-- Start of Stored records --
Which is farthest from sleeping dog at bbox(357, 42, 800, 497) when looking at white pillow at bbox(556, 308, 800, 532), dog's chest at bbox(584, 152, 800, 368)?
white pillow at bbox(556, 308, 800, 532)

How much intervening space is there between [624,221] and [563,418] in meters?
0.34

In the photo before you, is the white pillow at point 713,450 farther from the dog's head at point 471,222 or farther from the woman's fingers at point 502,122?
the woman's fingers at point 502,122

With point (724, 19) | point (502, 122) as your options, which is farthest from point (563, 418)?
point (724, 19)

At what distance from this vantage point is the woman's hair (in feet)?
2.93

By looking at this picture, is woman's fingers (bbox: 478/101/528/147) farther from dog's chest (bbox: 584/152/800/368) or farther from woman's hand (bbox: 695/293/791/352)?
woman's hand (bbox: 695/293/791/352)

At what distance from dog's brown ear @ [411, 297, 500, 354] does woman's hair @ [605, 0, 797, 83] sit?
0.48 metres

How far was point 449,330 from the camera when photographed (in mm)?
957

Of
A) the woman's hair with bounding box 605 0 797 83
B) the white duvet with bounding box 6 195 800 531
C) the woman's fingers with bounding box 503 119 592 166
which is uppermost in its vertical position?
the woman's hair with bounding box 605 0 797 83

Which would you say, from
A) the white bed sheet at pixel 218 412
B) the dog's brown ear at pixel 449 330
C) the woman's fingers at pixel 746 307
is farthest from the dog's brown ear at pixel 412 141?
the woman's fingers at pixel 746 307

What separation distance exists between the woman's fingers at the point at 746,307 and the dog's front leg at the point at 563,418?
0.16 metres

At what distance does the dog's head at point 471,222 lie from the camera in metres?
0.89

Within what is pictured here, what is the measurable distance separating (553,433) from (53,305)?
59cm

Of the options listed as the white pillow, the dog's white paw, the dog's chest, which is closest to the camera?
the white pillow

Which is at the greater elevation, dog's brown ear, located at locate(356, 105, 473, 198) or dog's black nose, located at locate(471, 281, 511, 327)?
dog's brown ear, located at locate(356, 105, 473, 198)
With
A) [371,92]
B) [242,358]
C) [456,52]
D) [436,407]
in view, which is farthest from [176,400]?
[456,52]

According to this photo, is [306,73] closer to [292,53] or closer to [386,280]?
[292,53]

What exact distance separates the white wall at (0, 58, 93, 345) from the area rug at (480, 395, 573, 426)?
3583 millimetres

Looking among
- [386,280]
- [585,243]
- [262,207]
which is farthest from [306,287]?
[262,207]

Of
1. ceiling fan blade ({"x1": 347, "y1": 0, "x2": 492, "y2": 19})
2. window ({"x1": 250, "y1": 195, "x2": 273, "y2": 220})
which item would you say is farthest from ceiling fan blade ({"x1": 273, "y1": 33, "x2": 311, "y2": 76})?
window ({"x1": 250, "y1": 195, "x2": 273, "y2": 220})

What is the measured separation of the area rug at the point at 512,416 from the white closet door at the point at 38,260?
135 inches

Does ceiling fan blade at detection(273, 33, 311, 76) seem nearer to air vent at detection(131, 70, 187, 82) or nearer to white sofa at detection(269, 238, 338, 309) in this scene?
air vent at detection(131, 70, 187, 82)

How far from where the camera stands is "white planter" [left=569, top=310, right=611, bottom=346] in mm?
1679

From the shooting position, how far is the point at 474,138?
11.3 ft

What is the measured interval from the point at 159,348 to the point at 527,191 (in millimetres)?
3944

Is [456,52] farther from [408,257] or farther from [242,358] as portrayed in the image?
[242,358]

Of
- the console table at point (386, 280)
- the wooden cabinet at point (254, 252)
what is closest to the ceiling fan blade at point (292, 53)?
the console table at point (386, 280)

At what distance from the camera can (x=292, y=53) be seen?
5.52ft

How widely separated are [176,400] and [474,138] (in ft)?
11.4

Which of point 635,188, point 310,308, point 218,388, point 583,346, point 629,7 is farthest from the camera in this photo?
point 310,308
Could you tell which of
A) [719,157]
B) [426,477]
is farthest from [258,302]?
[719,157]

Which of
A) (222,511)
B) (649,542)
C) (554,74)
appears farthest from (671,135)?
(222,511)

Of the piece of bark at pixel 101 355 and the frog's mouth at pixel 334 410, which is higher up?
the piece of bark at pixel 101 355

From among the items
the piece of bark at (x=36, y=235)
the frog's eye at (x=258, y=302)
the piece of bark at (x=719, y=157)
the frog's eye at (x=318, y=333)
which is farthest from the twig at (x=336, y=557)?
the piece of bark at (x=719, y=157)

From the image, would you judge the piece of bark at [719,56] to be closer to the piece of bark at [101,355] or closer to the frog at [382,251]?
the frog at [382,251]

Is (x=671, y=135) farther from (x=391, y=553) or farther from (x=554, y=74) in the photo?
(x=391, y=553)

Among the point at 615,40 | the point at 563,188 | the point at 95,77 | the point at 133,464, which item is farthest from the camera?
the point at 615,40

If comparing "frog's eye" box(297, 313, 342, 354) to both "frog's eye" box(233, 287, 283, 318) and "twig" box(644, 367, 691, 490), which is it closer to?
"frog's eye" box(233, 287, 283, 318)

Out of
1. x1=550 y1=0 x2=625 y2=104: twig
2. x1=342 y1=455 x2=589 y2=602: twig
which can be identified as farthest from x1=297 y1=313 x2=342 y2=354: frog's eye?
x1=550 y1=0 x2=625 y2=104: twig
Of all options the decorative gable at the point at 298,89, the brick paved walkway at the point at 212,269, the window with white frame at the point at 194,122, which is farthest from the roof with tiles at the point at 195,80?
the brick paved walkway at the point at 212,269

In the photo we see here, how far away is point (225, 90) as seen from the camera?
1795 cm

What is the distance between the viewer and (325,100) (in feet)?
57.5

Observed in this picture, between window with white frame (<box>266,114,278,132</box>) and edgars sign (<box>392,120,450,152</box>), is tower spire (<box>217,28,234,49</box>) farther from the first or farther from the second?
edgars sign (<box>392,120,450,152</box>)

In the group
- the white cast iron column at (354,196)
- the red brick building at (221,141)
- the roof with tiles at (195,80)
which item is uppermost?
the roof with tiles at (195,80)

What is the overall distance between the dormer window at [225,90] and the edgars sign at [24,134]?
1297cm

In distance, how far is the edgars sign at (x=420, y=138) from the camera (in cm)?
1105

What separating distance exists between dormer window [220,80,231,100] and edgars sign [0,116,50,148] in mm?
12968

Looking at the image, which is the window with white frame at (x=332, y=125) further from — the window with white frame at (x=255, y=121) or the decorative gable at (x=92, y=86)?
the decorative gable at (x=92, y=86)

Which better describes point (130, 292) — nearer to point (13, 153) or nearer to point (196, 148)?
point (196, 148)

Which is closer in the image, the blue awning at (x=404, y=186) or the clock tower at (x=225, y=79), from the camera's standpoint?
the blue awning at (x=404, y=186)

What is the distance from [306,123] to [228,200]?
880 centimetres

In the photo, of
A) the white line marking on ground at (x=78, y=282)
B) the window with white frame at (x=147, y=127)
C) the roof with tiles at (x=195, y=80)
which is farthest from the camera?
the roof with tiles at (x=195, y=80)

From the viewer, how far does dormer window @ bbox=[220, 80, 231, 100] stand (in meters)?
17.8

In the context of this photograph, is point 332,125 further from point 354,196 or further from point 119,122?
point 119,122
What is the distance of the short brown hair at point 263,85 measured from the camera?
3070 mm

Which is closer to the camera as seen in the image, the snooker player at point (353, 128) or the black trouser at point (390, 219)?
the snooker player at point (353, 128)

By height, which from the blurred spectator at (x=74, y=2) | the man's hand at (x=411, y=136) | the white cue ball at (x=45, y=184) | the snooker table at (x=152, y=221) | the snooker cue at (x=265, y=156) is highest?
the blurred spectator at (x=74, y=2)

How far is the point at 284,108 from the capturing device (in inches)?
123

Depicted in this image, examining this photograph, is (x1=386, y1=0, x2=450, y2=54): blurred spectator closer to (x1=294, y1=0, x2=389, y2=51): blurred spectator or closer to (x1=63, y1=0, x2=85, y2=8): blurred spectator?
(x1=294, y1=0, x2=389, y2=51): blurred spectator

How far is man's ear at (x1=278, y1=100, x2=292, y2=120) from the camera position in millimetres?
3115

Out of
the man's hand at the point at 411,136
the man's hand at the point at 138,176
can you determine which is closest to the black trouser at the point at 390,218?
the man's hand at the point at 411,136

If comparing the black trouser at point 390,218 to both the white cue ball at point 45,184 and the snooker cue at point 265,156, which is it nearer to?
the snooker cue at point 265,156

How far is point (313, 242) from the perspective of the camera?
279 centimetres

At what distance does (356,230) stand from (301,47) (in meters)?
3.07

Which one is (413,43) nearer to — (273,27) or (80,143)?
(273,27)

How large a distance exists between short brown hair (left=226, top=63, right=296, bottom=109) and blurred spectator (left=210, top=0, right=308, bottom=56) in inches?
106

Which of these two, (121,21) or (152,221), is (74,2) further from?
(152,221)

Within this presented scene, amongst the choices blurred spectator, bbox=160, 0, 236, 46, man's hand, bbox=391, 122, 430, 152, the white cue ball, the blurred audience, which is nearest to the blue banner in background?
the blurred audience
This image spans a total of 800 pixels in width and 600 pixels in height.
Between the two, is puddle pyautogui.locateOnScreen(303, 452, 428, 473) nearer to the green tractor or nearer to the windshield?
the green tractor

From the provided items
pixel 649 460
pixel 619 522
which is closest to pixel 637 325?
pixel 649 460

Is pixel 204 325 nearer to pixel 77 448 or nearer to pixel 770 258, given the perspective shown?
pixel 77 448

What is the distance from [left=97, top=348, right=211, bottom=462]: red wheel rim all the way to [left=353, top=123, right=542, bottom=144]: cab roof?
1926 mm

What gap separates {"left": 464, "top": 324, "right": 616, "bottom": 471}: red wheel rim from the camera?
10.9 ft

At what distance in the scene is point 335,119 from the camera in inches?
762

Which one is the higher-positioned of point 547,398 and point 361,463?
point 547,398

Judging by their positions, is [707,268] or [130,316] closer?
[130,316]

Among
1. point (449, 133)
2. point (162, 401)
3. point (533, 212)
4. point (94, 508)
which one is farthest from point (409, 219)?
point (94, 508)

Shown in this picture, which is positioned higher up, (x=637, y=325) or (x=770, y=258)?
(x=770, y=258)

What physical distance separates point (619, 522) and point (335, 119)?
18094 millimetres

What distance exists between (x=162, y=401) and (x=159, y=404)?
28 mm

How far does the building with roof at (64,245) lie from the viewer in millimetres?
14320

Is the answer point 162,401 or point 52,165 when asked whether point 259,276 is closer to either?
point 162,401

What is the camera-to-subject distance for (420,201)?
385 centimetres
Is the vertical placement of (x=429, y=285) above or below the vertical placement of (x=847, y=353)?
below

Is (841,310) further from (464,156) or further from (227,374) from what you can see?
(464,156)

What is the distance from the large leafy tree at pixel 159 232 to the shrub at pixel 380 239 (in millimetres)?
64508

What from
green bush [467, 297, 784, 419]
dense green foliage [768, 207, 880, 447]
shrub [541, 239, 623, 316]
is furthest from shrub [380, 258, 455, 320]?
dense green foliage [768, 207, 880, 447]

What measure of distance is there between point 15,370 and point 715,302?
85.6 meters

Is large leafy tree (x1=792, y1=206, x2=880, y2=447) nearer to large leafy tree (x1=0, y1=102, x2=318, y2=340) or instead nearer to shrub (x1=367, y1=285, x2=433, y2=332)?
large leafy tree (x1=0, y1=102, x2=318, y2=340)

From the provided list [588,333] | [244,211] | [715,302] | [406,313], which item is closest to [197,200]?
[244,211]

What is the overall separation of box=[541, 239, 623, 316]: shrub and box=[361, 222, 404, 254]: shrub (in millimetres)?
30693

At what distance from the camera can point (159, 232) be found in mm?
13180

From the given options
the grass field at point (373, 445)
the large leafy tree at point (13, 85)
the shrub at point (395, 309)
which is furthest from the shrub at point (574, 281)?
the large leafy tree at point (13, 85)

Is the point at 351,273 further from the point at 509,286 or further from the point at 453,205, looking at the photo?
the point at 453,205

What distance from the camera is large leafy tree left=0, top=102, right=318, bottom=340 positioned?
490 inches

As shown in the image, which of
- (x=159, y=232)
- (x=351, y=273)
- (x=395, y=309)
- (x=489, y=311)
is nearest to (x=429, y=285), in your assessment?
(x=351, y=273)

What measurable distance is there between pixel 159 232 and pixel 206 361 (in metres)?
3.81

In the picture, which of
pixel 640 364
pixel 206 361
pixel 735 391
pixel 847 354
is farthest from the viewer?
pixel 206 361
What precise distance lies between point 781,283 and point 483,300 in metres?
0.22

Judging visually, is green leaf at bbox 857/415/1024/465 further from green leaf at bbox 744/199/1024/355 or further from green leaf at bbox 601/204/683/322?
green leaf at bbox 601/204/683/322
-- End of Stored records --
# Given problem
The lines to reproduce run from the one that contains "What measure of" through the last line above; copy them exactly.

# Correct response
What measure of distance is there between point 15,370 and point 715,302?
85.6 meters

Is large leafy tree (x1=792, y1=206, x2=880, y2=447) nearer to large leafy tree (x1=0, y1=102, x2=318, y2=340) or instead nearer to shrub (x1=367, y1=285, x2=433, y2=332)?
large leafy tree (x1=0, y1=102, x2=318, y2=340)

From the provided list [588,333] | [244,211] | [715,302] | [406,313], which item is closest to [197,200]?
[244,211]

What is the overall separation of box=[541, 239, 623, 316]: shrub and box=[361, 222, 404, 254]: shrub (in millimetres)?
30693

At what distance from the camera can point (159, 232) be found in mm?
13180

From the given options
the grass field at point (373, 445)
the large leafy tree at point (13, 85)
the shrub at point (395, 309)
which is furthest from the shrub at point (574, 281)?
the large leafy tree at point (13, 85)

Is the point at 351,273 further from the point at 509,286 or further from the point at 453,205, looking at the photo?
the point at 453,205

What distance from the camera is large leafy tree left=0, top=102, right=318, bottom=340 positioned?
490 inches

As shown in the image, which of
- (x=159, y=232)
- (x=351, y=273)
- (x=395, y=309)
- (x=489, y=311)
is nearest to (x=429, y=285), in your assessment?
(x=351, y=273)

What measurable distance is there between pixel 159 232 and pixel 206 361 (in metres)?
3.81

In the picture, which of
pixel 640 364
pixel 206 361
pixel 735 391
pixel 847 354
is farthest from the viewer?
pixel 206 361
What precise distance lies between point 781,283 and point 483,300 in metres?
0.22

Judging visually, is green leaf at bbox 857/415/1024/465 further from green leaf at bbox 744/199/1024/355 or further from green leaf at bbox 601/204/683/322?
green leaf at bbox 601/204/683/322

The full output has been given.